Another sensitive issue that Prof. Scicluna touched upon was the pensions’ reform. The introduction of the Third Pillar of voluntary savings that will be granted fiscal incentives will be a step in the right direction, but it will hardly benefit those who are most in need of saving for their retirement. Even if this may not be the right time to introduce mandatory savings for retirement, we have to realise that we have to act on this front as we cannot postpone this issue forever.

The EU’s insistence that we should get to grips with our low educational achievement problem remains unaddressed. Many young people are entering the labour market with a big handicap because they lack experience, relevant qualifications and often even basic language and numeric skills. Our economy just cannot grow sufficiently well unless we resolve this problem.

The way ahead is tough and full of obstacles, but it will certainly lead us to a healthier state of the nation

The projections of economic growth for 2014 remain subdued.
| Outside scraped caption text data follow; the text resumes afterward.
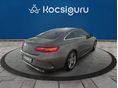 MERCEDES-BENZ E 400 2018/4 - 7
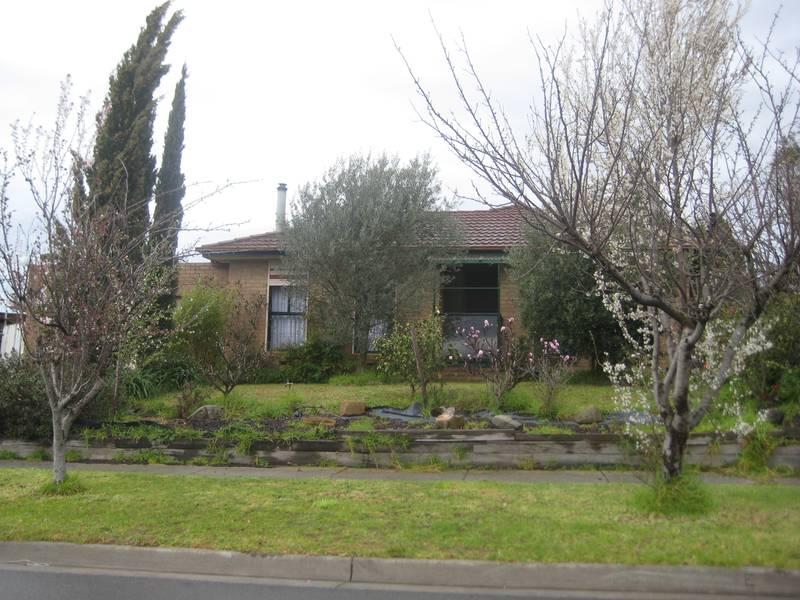 QUIET LOCATION Picture 1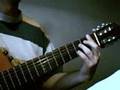 Águas de Março - Antonio Carlos Jobim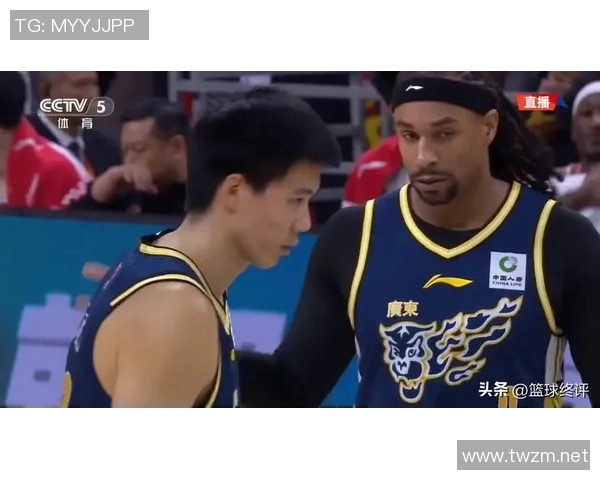 联合会杯点评:深圳篮球队的实力表现 联合会杯点评:深圳篮球队的实力表现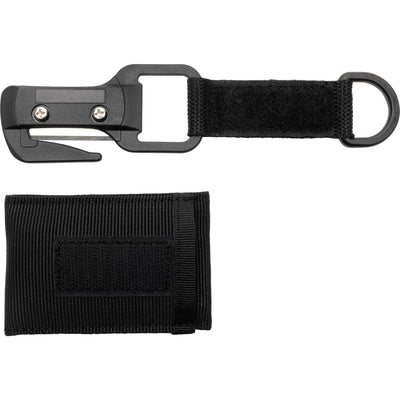 Linecutter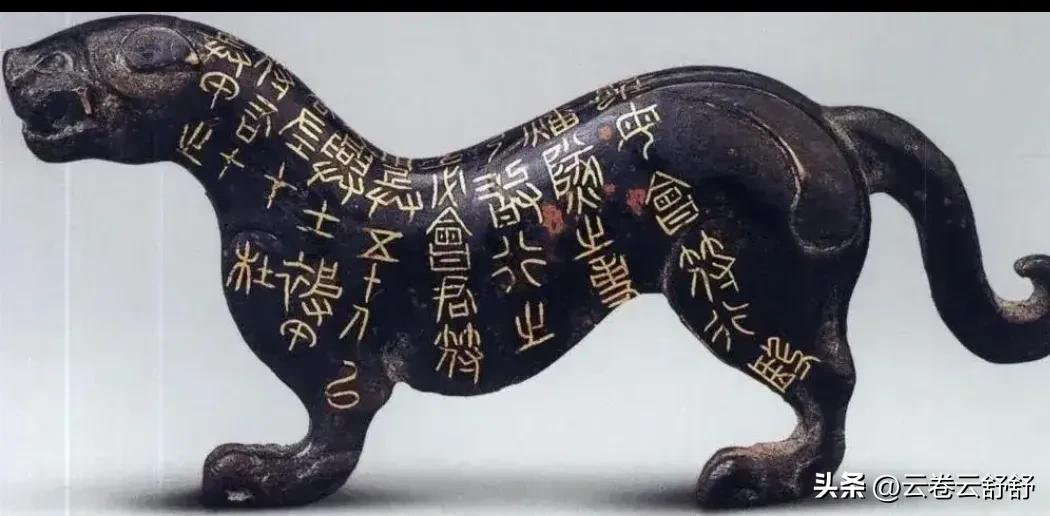 西安皂河_皂河源头长安水寨_皂河生态公园规划图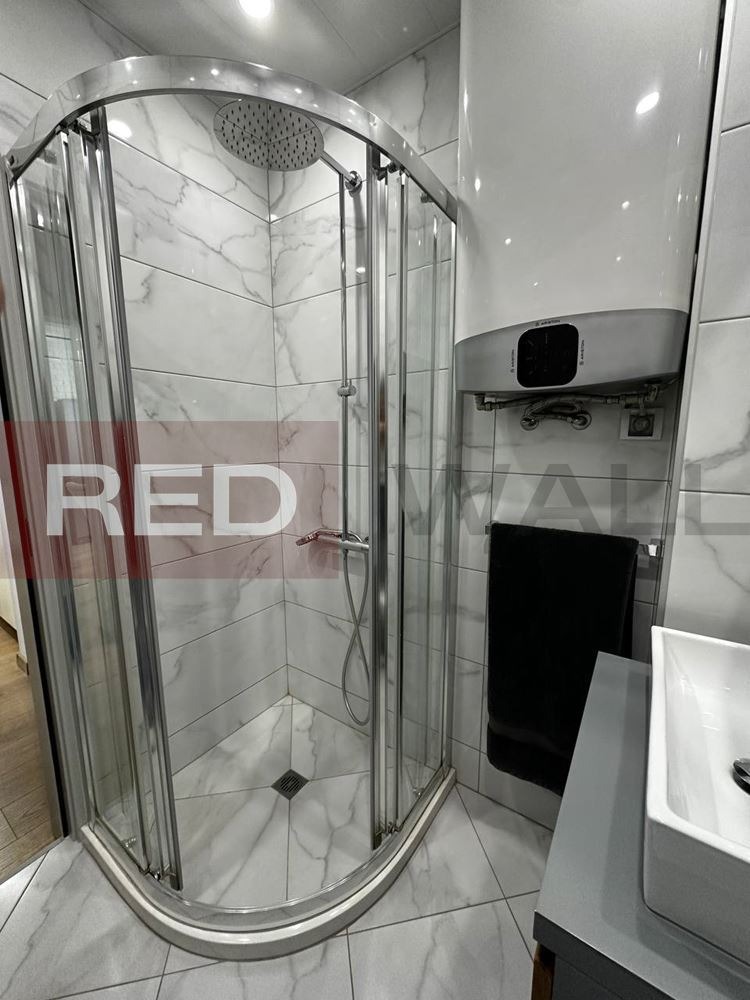 ������� 2-����� | Imot.bg � ����������� 11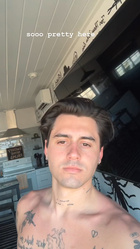 Isaak Presley : isaak-presley-1716043467.jpg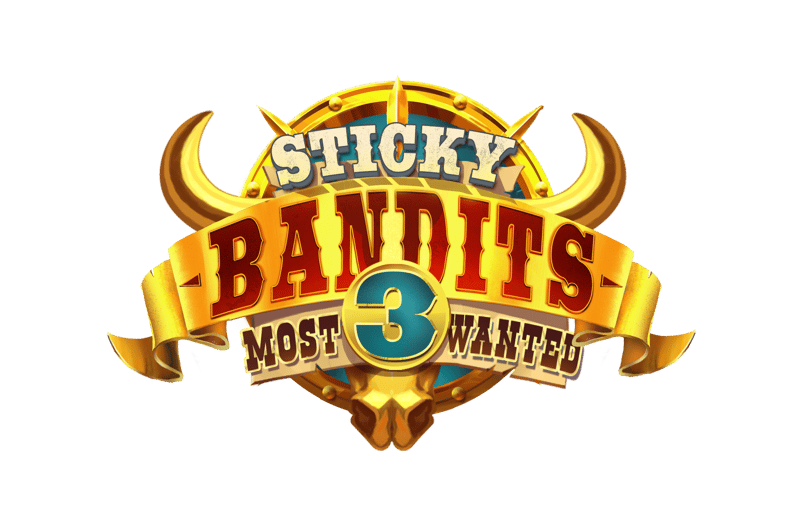 Bild för Sticky Bandits 3 Most Wanted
This is partly due to the adverse economic climate in the markets we serve, but partly also the result of lack of productive investment in our economy over the past decade. As one would have expected from a seasoned economist, Prof. Scicluna explained the big difference between financial investment and productive economic investment. We need more of the latter if we are to reach our ambition of matching the EU standard of living average.

Attracting more women to join the labour force has been the search for the holy grail of the previous administration. Some success has been achieved. We need to build on this. It seems that the promise for free childcare facilities will become a reality relatively soon. This will be a great incentive for more women to go back to the workplace.
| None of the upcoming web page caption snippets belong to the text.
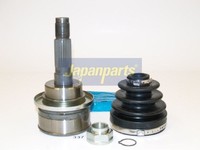 Gelenksatz Antriebswelle Japanparts GI 337 FÜR Ford Mazda Antriebswellengelenk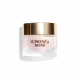 SISLEY-SUPREMŸA NIGHT BALM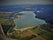 Rakaca Reservoir, Szalonna, Edelényi járás, Borsod-Abaúj-Zemplén, Northern Hungary, Great Plain and North, Hungary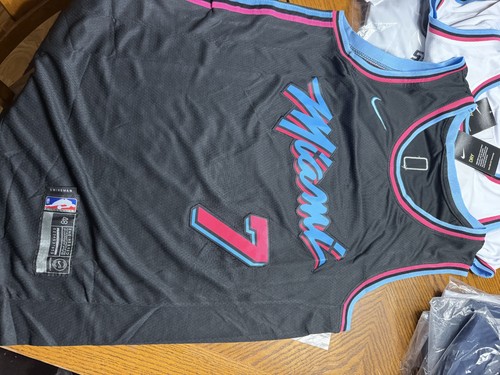 Giannis antetokounmpo nike - giannis,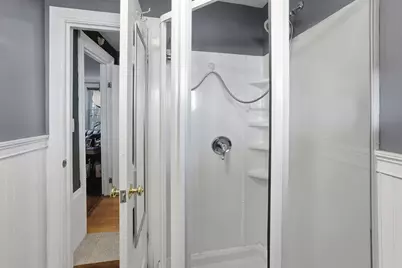 122 Camden Street, Rockland, ME 04841 - Photo 26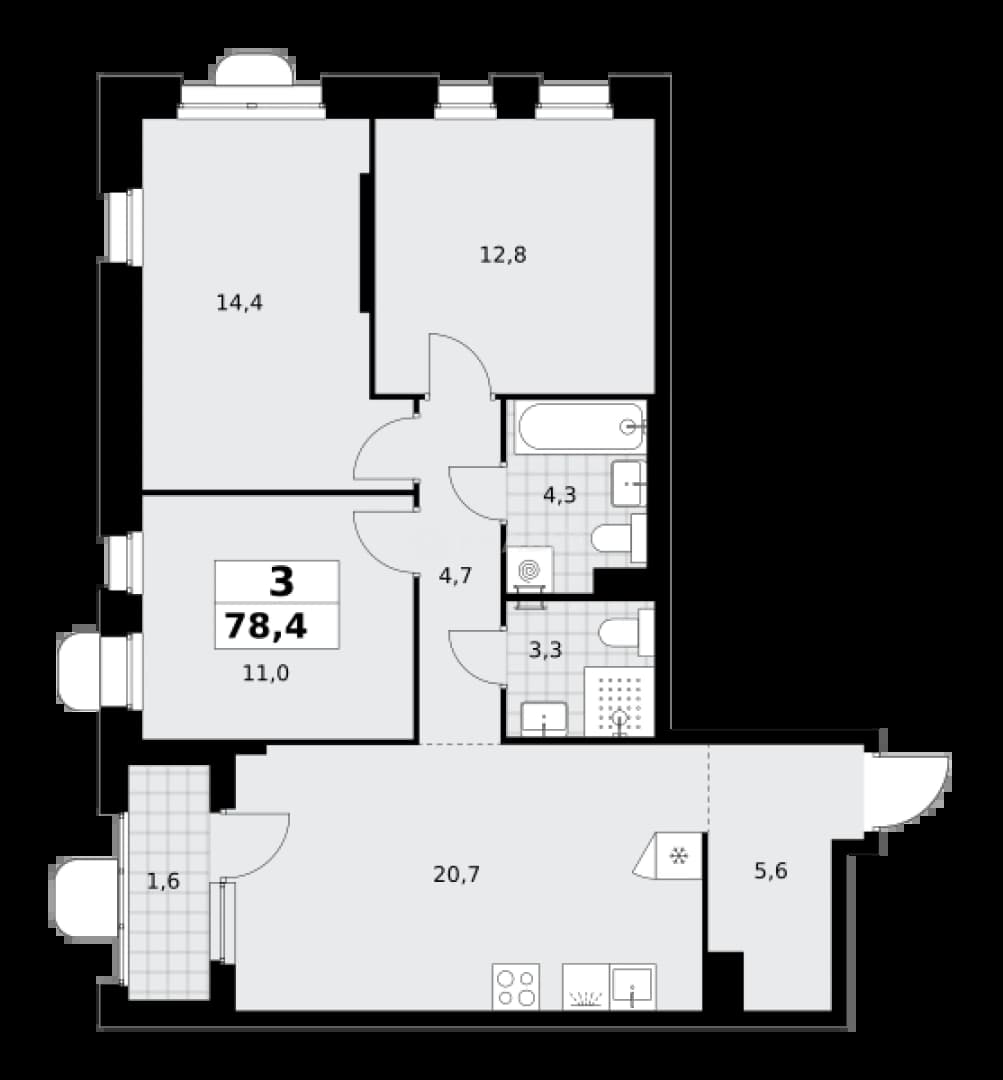 Photo 2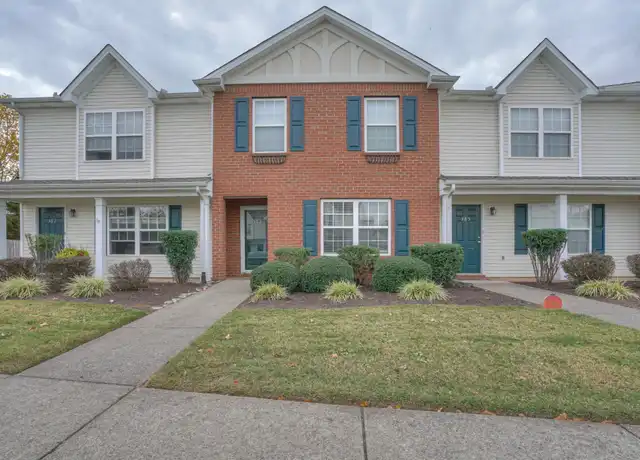Property at 383 Shoshone Pl, Murfreesboro, TN, 37128, 3 beds, 2.5 baths, [object Object]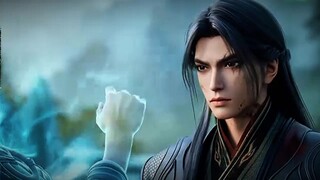 Preview Jade Dynasty S3 Eps 16💥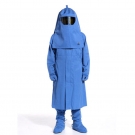 優普泰UF04050防電弧服大褂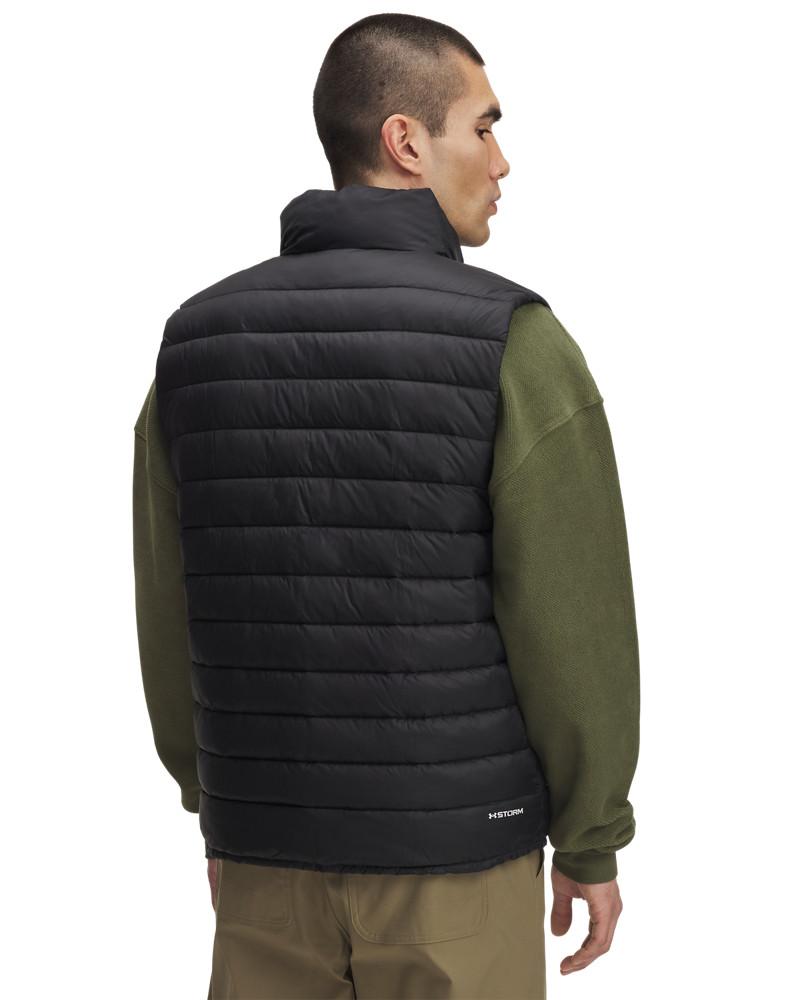 UA Sportswear Insulate
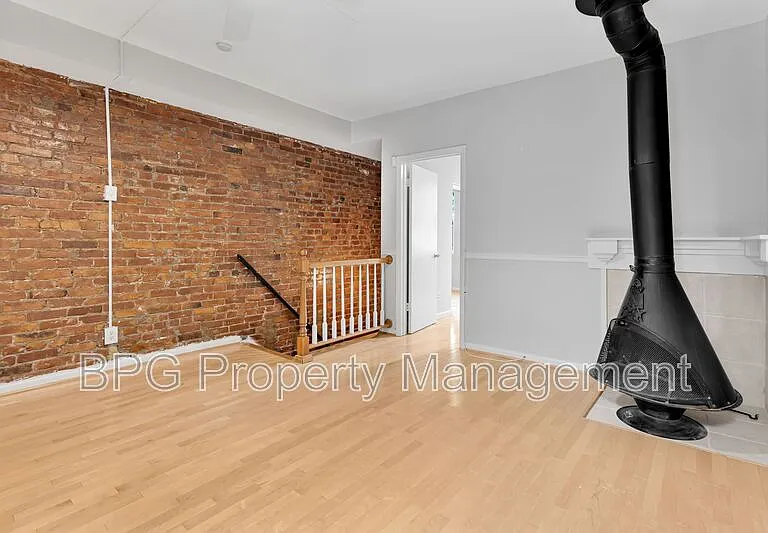1217 Duncan Pl NE — Photo 17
The cost of energy remains a sore issue that is pushing down our productivity and competitiveness, besides draining hard-earned cash from the pockets of common people. If during the coming months the promise to reduce energy tariffs turns into reality, then we can all have good reason to hope for a better 2014.

The tragic way in which fuel procurement was made in the last decade will remain a classic example of how to destroy the growth potential of a country with limited resources.

One certainty that we have to manage in 2014 is the increasing scrutiny of the European Commission on our public finances. The steps announced by Prof. Scicluna to make economic forecasts and metrics more credible are inevitable if we want to strengthen the nation’s economy.

The minister spoke clearly while avoiding to resort to political skirmishes. The way ahead is tough and full of obstacles, but it will certainly lead us to a healthier state of the nation.